— Task prompt —
Set down the full listing exactly as given. Any pictures are to be left out.

══ Input ══

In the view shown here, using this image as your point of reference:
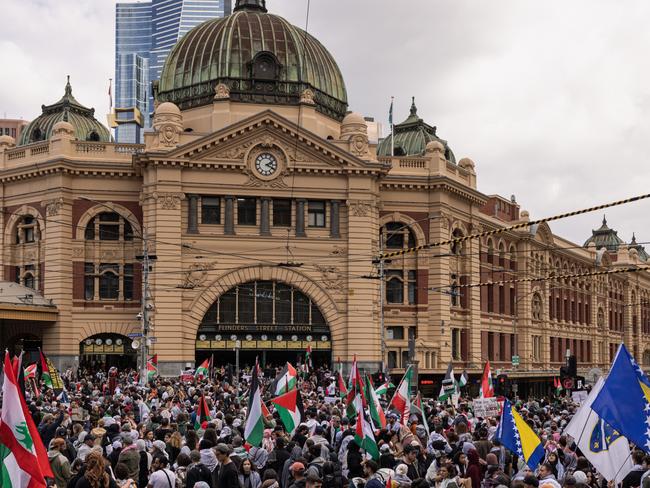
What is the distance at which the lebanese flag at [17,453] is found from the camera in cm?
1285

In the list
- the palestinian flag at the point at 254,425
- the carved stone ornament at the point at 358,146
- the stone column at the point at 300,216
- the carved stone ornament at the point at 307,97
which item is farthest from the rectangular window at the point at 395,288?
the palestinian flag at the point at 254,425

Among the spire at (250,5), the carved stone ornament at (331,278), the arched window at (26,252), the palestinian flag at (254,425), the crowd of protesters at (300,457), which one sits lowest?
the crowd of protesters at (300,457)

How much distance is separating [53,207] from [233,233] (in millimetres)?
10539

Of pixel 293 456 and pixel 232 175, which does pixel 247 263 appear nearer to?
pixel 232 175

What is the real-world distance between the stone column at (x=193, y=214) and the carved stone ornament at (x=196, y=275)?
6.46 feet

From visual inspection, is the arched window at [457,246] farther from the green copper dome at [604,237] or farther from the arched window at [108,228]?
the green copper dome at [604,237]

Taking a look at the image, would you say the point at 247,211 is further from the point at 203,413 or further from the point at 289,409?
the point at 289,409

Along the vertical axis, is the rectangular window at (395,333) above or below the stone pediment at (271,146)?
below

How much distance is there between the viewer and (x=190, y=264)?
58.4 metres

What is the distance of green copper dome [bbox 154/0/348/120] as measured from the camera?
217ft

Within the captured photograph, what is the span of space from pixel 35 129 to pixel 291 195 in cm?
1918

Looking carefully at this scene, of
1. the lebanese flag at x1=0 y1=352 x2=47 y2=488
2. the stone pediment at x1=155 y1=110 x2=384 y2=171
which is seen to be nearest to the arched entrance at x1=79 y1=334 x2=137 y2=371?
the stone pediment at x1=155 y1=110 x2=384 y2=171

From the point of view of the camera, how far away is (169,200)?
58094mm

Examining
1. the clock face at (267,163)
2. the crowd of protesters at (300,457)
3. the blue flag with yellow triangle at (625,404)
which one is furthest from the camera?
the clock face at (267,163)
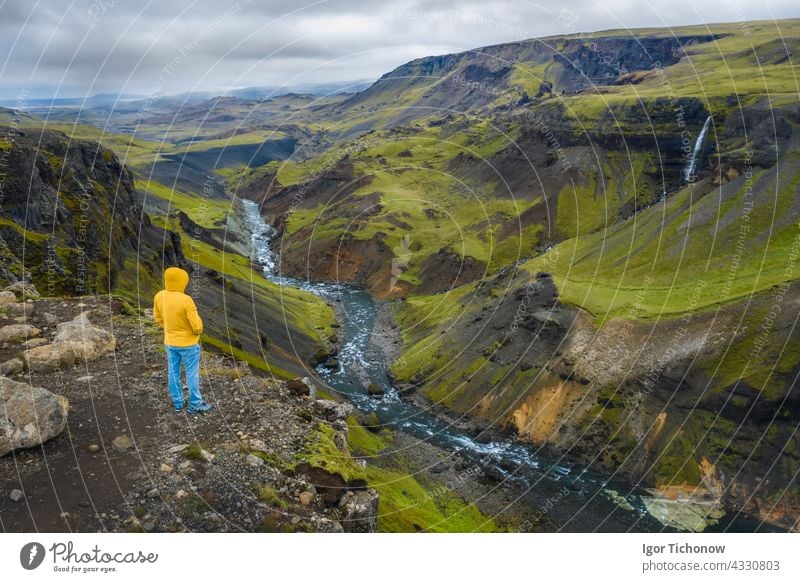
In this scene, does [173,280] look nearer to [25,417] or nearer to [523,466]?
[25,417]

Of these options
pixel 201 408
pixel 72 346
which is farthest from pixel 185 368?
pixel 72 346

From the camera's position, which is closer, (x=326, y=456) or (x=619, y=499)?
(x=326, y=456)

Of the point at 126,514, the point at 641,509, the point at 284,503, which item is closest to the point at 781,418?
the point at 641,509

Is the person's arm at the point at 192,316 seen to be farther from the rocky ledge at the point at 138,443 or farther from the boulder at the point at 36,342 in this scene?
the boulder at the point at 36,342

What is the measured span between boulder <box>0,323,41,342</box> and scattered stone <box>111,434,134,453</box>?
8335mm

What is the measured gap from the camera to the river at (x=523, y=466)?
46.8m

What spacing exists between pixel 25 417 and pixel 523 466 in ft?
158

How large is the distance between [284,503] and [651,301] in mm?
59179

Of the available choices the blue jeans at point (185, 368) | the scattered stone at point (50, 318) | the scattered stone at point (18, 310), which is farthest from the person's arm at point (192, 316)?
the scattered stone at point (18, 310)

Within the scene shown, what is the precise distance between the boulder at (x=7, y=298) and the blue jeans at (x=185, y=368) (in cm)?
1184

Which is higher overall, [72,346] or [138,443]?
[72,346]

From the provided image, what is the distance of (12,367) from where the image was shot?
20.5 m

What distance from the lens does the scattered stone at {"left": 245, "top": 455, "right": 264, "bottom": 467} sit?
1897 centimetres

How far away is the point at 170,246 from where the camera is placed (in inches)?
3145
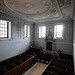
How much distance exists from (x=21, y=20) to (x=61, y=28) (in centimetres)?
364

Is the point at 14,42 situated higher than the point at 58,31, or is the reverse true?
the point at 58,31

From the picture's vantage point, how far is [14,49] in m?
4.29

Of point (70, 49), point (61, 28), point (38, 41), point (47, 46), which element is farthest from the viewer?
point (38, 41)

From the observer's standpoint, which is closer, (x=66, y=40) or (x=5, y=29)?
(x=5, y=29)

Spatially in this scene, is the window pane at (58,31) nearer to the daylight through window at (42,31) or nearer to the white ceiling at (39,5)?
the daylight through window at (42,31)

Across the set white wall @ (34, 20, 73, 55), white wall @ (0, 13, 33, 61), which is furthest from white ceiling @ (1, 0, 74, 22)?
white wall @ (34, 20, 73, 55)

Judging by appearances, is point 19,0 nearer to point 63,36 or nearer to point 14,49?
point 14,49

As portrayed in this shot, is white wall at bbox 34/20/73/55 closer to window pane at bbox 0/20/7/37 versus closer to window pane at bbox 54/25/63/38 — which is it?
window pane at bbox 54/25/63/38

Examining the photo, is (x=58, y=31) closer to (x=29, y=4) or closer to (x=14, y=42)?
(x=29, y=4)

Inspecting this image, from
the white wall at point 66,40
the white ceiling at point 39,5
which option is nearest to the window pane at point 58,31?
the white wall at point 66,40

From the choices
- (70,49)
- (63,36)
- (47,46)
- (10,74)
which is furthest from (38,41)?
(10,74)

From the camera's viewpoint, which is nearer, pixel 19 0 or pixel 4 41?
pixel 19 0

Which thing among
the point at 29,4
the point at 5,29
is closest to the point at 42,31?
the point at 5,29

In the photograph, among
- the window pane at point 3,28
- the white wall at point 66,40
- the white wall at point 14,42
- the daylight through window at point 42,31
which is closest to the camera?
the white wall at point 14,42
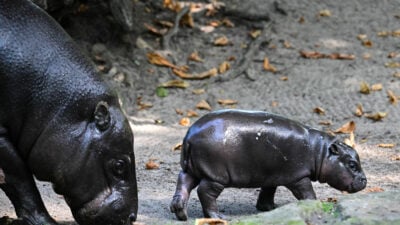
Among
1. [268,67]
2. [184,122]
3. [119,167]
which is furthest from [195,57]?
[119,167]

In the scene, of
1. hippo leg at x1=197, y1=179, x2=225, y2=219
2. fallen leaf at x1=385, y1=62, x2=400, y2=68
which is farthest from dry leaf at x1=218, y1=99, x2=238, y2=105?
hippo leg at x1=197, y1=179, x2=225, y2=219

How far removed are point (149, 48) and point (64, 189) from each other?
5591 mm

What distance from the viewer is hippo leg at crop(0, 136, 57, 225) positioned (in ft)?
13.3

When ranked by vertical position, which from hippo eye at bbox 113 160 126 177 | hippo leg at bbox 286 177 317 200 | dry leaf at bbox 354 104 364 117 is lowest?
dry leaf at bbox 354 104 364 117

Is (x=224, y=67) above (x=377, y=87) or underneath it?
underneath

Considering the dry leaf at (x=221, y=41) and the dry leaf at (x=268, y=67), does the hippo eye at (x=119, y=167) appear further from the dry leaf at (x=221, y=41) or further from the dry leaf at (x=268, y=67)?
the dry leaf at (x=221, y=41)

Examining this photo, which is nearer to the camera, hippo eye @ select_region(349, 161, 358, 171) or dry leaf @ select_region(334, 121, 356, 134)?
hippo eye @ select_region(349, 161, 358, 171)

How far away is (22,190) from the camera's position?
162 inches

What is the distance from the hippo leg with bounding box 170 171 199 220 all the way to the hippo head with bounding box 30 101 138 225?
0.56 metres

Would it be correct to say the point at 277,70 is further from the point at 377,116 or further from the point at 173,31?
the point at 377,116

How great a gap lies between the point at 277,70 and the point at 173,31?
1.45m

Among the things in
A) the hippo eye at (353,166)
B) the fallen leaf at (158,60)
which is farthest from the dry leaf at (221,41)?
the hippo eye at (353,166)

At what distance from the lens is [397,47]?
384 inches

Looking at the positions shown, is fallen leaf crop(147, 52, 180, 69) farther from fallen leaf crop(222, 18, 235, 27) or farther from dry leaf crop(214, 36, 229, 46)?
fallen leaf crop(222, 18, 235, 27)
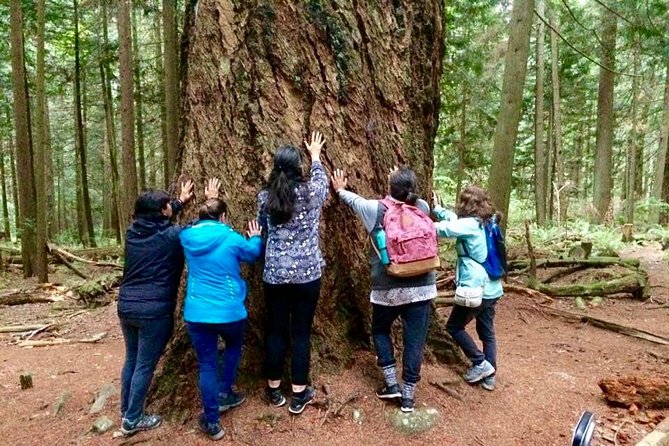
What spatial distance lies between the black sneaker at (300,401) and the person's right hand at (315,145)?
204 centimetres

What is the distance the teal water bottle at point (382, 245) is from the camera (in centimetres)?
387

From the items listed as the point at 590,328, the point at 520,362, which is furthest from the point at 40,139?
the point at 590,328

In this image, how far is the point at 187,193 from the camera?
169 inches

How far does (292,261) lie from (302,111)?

═══

— Response —
In the view shown here, using this image as your point of reference:
What is the distance at which the lebanese flag at [17,453] is found from the camera in cm?
1285

In the list
- the palestinian flag at the point at 254,425
- the carved stone ornament at the point at 358,146
- the stone column at the point at 300,216
- the carved stone ornament at the point at 307,97
which item is farthest from the rectangular window at the point at 395,288?
the palestinian flag at the point at 254,425

Among the spire at (250,5), the carved stone ornament at (331,278), the arched window at (26,252), the palestinian flag at (254,425), the crowd of protesters at (300,457), which one sits lowest?
the crowd of protesters at (300,457)

How much distance is separating [53,207] from [233,233] (in millimetres)?
10539

Of pixel 293 456 and pixel 232 175, which does pixel 247 263 appear nearer to?
pixel 232 175

What is the real-world distance between the stone column at (x=193, y=214) and the carved stone ornament at (x=196, y=275)?
6.46 feet

From visual inspection, is the arched window at [457,246] farther from the green copper dome at [604,237] or farther from the arched window at [108,228]?
the green copper dome at [604,237]

Taking a look at the image, would you say the point at 247,211 is further from the point at 203,413 or further from the point at 289,409?
the point at 289,409

Along the vertical axis, is the rectangular window at (395,333) above or below the stone pediment at (271,146)?
below

How much distance is there between the viewer and (x=190, y=264)?
58.4 metres

What is the distance of green copper dome [bbox 154/0/348/120] as measured from the camera?
217ft

Within the captured photograph, what is the span of space from pixel 35 129 to pixel 291 195 in cm?
1918

Looking carefully at this scene, of
1. the lebanese flag at x1=0 y1=352 x2=47 y2=488
2. the stone pediment at x1=155 y1=110 x2=384 y2=171
which is seen to be nearest to the arched entrance at x1=79 y1=334 x2=137 y2=371?
the stone pediment at x1=155 y1=110 x2=384 y2=171

From the point of view of the camera, how far away is (169,200)?
58094mm

Examining
1. the clock face at (267,163)
2. the crowd of protesters at (300,457)
3. the blue flag with yellow triangle at (625,404)
which one is furthest from the camera?
the clock face at (267,163)
In this scene, does [173,280] look nearer to [25,417] or nearer to [523,466]?
[25,417]

Of these options
pixel 201 408
pixel 72 346
which is farthest from pixel 185 368?
pixel 72 346

From the camera's position, which is closer, (x=326, y=456) or (x=619, y=499)?
(x=326, y=456)

Of the point at 126,514, the point at 641,509, the point at 284,503, which item is closest to the point at 781,418?
the point at 641,509

Is the person's arm at the point at 192,316 seen to be farther from the rocky ledge at the point at 138,443 or farther from the boulder at the point at 36,342 in this scene?
the boulder at the point at 36,342

What is the measured span between boulder <box>0,323,41,342</box> and scattered stone <box>111,434,134,453</box>?
8335mm

What is the measured gap from the camera to the river at (x=523, y=466)?
46.8m

What spacing exists between pixel 25 417 and pixel 523 466 in ft?
158

How large is the distance between [284,503] and [651,301] in mm?
59179

Of the available choices the blue jeans at point (185, 368) | the scattered stone at point (50, 318) | the scattered stone at point (18, 310), which is farthest from the person's arm at point (192, 316)?
the scattered stone at point (18, 310)

Within the scene shown, what is the precise distance between the boulder at (x=7, y=298) and the blue jeans at (x=185, y=368) (in cm)?
1184

Which is higher overall, [72,346] or [138,443]?
[72,346]

From the provided image, what is the distance of (12,367) from where the image was shot?
20.5 m

What distance from the lens does the scattered stone at {"left": 245, "top": 455, "right": 264, "bottom": 467} sit?
1897 centimetres

How far away is the point at 170,246 from where the camera is placed (in inches)?
3145
How much distance exists from (x=21, y=20) to (x=61, y=28) (in centimetres)?
364

Is the point at 14,42 situated higher than the point at 58,31, or is the reverse true?
the point at 58,31

From the picture's vantage point, how far is [14,49] in m?
4.29

Of point (70, 49), point (61, 28), point (38, 41), point (47, 46), which element is farthest from the viewer?
point (38, 41)

From the observer's standpoint, which is closer, (x=66, y=40) or (x=5, y=29)?
(x=5, y=29)

Spatially in this scene, is the window pane at (58,31) nearer to the daylight through window at (42,31) or nearer to the white ceiling at (39,5)?
the daylight through window at (42,31)

Across the set white wall @ (34, 20, 73, 55), white wall @ (0, 13, 33, 61), which is furthest from white ceiling @ (1, 0, 74, 22)?
white wall @ (34, 20, 73, 55)

Judging by appearances, is point 19,0 nearer to point 63,36 or nearer to point 14,49?
point 14,49

As portrayed in this shot, is white wall at bbox 34/20/73/55 closer to window pane at bbox 0/20/7/37 versus closer to window pane at bbox 54/25/63/38 — which is it?
window pane at bbox 54/25/63/38

Examining the photo, is (x=58, y=31) closer to (x=29, y=4) or closer to (x=14, y=42)?
(x=29, y=4)

Inspecting this image, from
the white wall at point 66,40
the white ceiling at point 39,5
which option is nearest to the window pane at point 58,31?
the white wall at point 66,40

From the choices
- (70,49)
- (63,36)
- (47,46)
- (10,74)
which is furthest from (38,41)?
(10,74)

From the camera's viewpoint, which is nearer, pixel 19 0 or pixel 4 41?
pixel 19 0

Which thing among
the point at 29,4
the point at 5,29
is closest to the point at 42,31?
the point at 5,29

In the photograph, among
- the window pane at point 3,28
- the white wall at point 66,40
- the white wall at point 14,42
- the daylight through window at point 42,31
which is closest to the camera?
the white wall at point 14,42
Among
1. [268,67]
2. [184,122]
3. [119,167]
which is furthest from [195,57]?
[119,167]

In the scene, of
1. hippo leg at x1=197, y1=179, x2=225, y2=219
2. fallen leaf at x1=385, y1=62, x2=400, y2=68
which is farthest from dry leaf at x1=218, y1=99, x2=238, y2=105?
hippo leg at x1=197, y1=179, x2=225, y2=219

How far removed are point (149, 48) and point (64, 189) from each other?
5591 mm

What distance from the viewer is hippo leg at crop(0, 136, 57, 225) positioned (in ft)?
13.3

When ranked by vertical position, which from hippo eye at bbox 113 160 126 177 | hippo leg at bbox 286 177 317 200 | dry leaf at bbox 354 104 364 117 is lowest?
dry leaf at bbox 354 104 364 117

Is (x=224, y=67) above (x=377, y=87) or underneath it?
underneath

Considering the dry leaf at (x=221, y=41) and the dry leaf at (x=268, y=67), does the hippo eye at (x=119, y=167) appear further from the dry leaf at (x=221, y=41) or further from the dry leaf at (x=268, y=67)?
the dry leaf at (x=221, y=41)

Examining this photo, which is nearer to the camera, hippo eye @ select_region(349, 161, 358, 171) or dry leaf @ select_region(334, 121, 356, 134)?
hippo eye @ select_region(349, 161, 358, 171)

How far away is (22,190) from the camera's position?
162 inches

What is the distance from the hippo leg with bounding box 170 171 199 220 all the way to the hippo head with bounding box 30 101 138 225?
0.56 metres

Would it be correct to say the point at 277,70 is further from the point at 377,116 or further from the point at 173,31?
the point at 377,116

How great a gap lies between the point at 277,70 and the point at 173,31?
1.45m

Among the things in
A) the hippo eye at (353,166)
B) the fallen leaf at (158,60)
which is farthest from the dry leaf at (221,41)?
the hippo eye at (353,166)

At what distance from the lens is [397,47]?
384 inches

Looking at the positions shown, is fallen leaf crop(147, 52, 180, 69) farther from fallen leaf crop(222, 18, 235, 27) or farther from dry leaf crop(214, 36, 229, 46)?
fallen leaf crop(222, 18, 235, 27)
What spatial distance lies between the black sneaker at (300,401) and the person's right hand at (315,145)?
204 centimetres

What is the distance the teal water bottle at point (382, 245) is from the camera (in centimetres)?
387

From the items listed as the point at 590,328, the point at 520,362, which is furthest from the point at 40,139?
the point at 590,328

In this image, how far is the point at 187,193 from the camera?
169 inches

How far does (292,261) lie from (302,111)?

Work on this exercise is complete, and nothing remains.